I've just been confined to a wheelchair and so I'm going to take up woodworking again which I stopped doing as a hobby nearly 20 years ago. I'll be making small things as my space and ability to handle large pieces are limited.

One of the things I always wanted to do is spirals, largely for decoration on clocks, and I nearly bought a Trend Router lathe before I stopped. So, may I throw a bunch of questions at you in the hope this thread is still being visited?

Doe the Trend Router Lathe or something like it still in existence?

Could you cut spirals on a metalworking lathe that can cut threads?

Could you lash a dremel-type mini router to the tool post of a metal working lathe? This is of particular interest because I seem to remember the router lathe could cut lovely hollow spirals with a deep cut.

Anyhow, any advice would be greatly appreciated.


----------



## timber (22 Apr 2017)

merlin777":17pyu6po said:


> I've just been confined to a wheelchair and so I'm going to take up woodworking again which I stopped doing as a hobby nearly 20 years ago. I'll be making small things as my space and ability to handle large pieces are limited.
> 
> One of the things I always wanted to do is spirals, largely for decoration on clocks, and I nearly bought a Trend Router lathe before I stopped. So, may I throw a bunch of questions at you in the hope this thread is still being visited?
> 
> ...



I have a Legacy Ornamental Lathe, I am not good enough to tackle something like that But the LOM is more than capable of doing that, with the right cutters. The old Trend router lathe only did one pitch /spiral and no way of doing more.
On the http://www.woodworkuk.co.uk/forum/index.php JFC has one he is Near London

Timber


----------



## Walney Col (22 Apr 2017)

I recently made this 
[youtube]tAm4AygzWpY[/youtube]
I think the phsical demans might be a bit much for you but maybe it'll give you some ideas.
Col.


----------



## Inspector (23 Apr 2017)

Maybe too small for what you want.
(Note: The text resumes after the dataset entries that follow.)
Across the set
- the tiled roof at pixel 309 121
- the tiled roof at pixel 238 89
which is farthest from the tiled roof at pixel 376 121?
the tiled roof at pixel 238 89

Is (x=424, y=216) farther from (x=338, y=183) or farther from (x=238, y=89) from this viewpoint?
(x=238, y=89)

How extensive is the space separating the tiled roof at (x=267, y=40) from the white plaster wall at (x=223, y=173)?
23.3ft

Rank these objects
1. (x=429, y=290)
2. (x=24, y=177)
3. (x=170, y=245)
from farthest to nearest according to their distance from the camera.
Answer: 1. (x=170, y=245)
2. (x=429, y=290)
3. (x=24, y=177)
Beall Pen Wizard uses a Dremel for cutting.

http://www.bealltool.com/products/penwizard/penwiz.php

http://www.toolpost.co.uk/pages/Chucks_ ... izard.html

With a metal lathe, unless you can modify the gearing for the carriage, you are limited to maybe 8 threads per inch or finer, possible 4 on a bigger machine. CNC lathes or a milling machine with a 4th rotary axis can also cut spirals.

Pete

Bill Ooms has a CNC ornamental lathe that might be of interest to you.

http://www.billooms.com/index.html


----------



## J-G (23 Apr 2017)

Inspector":1tg1898m said:


> With a metal lathe, unless you can modify the gearing for the carriage, you are limited to maybe 8 threads per inch or finer, possible 4 on a bigger machine. CNC lathes or a milling machine with a 4th rotary axis can also cut spirals.
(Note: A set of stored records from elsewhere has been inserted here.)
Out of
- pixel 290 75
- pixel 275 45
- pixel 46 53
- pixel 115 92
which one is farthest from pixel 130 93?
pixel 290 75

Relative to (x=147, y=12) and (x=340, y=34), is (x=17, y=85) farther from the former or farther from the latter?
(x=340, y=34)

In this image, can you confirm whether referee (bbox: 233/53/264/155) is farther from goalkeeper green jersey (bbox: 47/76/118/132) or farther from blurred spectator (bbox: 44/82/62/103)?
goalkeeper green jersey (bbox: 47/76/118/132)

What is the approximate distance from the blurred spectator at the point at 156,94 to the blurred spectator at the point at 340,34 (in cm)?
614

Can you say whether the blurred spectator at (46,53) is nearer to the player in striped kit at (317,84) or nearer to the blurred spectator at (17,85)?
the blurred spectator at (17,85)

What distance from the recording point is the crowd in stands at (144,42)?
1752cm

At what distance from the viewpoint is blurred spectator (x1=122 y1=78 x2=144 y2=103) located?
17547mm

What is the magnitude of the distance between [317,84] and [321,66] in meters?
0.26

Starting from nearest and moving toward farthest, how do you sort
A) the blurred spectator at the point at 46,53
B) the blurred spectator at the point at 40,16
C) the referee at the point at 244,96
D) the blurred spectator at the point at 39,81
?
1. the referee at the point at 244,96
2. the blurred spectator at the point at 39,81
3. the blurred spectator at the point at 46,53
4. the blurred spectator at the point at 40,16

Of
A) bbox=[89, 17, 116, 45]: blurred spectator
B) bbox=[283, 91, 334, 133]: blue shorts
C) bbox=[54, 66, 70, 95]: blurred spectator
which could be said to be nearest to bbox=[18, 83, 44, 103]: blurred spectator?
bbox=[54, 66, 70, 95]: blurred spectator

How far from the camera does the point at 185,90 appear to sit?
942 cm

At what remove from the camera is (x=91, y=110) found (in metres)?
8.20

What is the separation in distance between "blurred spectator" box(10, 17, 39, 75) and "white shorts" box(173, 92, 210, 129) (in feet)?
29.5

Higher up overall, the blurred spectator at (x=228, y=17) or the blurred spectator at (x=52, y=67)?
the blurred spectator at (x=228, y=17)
I've been through this thought process and actually made a modified gearing unit for my Myford Super 7.

It uses a Dremel attached to the tool-post as the cutting head and was only marginally successful. The major problem is naturally that the very high gearing needed for (say) 2" (50mm) or even 1" (25mm) pitch, you need a wormwheel in the equation. This then dictates that you cannot drive the spindle with the normal motor - it must be driven from the lead-screw.
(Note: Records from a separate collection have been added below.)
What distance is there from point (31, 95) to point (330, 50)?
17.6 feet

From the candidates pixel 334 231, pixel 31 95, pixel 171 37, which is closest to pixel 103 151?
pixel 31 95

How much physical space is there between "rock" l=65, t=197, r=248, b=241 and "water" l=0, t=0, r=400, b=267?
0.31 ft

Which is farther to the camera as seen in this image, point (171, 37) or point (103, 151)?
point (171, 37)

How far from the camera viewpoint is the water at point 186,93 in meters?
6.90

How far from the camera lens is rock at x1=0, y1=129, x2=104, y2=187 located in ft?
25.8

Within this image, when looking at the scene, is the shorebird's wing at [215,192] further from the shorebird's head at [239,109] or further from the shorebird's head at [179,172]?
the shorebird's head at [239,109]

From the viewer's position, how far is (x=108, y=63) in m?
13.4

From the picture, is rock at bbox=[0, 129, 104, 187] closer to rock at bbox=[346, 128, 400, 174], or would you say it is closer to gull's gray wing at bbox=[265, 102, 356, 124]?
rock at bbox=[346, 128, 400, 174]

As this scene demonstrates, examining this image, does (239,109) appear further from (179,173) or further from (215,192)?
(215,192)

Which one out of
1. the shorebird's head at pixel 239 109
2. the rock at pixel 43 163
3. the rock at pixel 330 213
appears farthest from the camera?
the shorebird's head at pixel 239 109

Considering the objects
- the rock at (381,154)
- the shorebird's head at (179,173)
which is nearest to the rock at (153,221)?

I've put three files on my website - http://www.crescentcomputing.co.uk/workshop

1 is a SketchUp model (42Mb!) of the design (you'll need SketchUp V8 or later to view it) 
2 - a photo of the finished gearing unit 
and 
3 - a photo of a part cut BarleyTwist.

With appropriate cutters in the Dremel there is no real reason why a BarleyTwist as shown in the original photo in this old thread couldn't be cut but it's not a simple "Start the Dremel, put a feed on, turn the lead-screw handle and 'Bingo' you have a BarleyTwist".


----------